*Notation:*We shall use p to denote the proportion of in the entire
population (this is µ, the mean for the entire population if you are
scoring yes as 1 and no as 0). We shall use p-hat (this should be a lowercase
p with a caret (^) circumflex) to denote the proportion in the sample (this is
x-bar, the mean of the sample).

Conversion to proportion from count data entails division by n, hence p-hat is X/n as noted above, and the stadard deviation of p-hat (recall that p-hat is a random variable) is (p(1-p)/n)^.5 (this is ((np(1-p))^.5)/n). The standard deviation of p-hat is denoted as sigma-p-hat (a lower case sigma with p-hat as a subscript (this is the same as sigma-x-bar).

Examples:

If 612 out of 1100 students are males, what is the 95% confidence interval for the proportion of students which are males?

p-hat = 612/1100 = .5564.

Although sigma-p-hat is defined using p, the proportion of the population, we do not know what p is (we are constructing a confidence interval for p). Therefore we must use p-hat in lieu of p. sigma-p-hat = (.56 × .44 /1100)^.5 = .015

The z-score for a 95% confidence interval is 1.96

Therefore, the 95% confidence interval for p is

(.56 - 1.96 × .015, .56 + 1.96 × .015) = (.53, .59)

Two tailed test of hypothesis

If you are told that 50% of rabbits are male, but find 94 out of a sample
of 197 are male.

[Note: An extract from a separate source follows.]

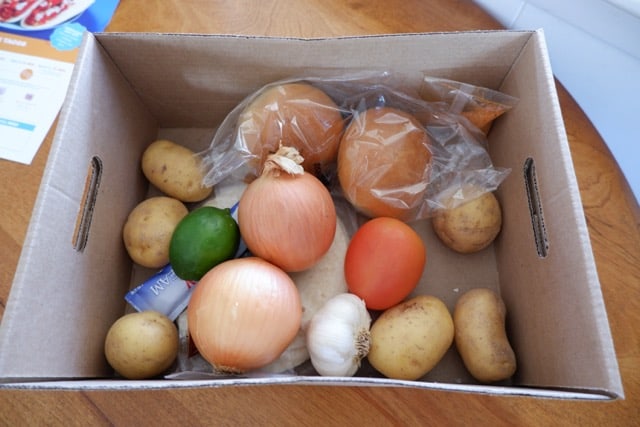 everyplate fresh vegetables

Do you question the hypothesis?

p-hat = 94/197 = .4772

sigma-p-hat = (.5 × .5 / 197)^.5 = .0356; Note that if p is known, we
should always use it rather than p-hat in sigma-p-hat.

z = (.477 - .5)/.0356 = -.65, which provides a P-value of .52. since this is
large, you would not reject the hypothesis.

One tailed test of hypothesis

If President Clinton said 80% of Americans approve of his policies, but you
found only 112 out of a sample of 144 approved of his policies, would you
question him?

* He is really claiming at least 80% approve of his policies, you would
only question him if too few people approved, hence this is a one tailed
test. *

p-hat = .7778

sigma-p-hat = (.8 × .2/144)^.5 =.0333.

z = (.78-.8)/.033 = -.06; the corresponding P-value is .27; since this is large,
you would not reject the hypothesis.

Remarks

Recall that 35% = .35; do not get confused with the position of decimal
points

The value of sigma-p-hat depends on the value of p. However, it is readily verified that the greatest value is obtained at p=.5. Therefore problems of the form how large must n be to obtain a confidence interval with a radius less than or equal to a given value can be solved by using n=.5.

**Competencies:** If you get 527 heads when you flip a coin 1000 times, do you question that it is fair (at what significance level?)

If 712 out of 1200 persons like the color blue, what is the 95% confidence interval for the proportion of the population which likes the color blue?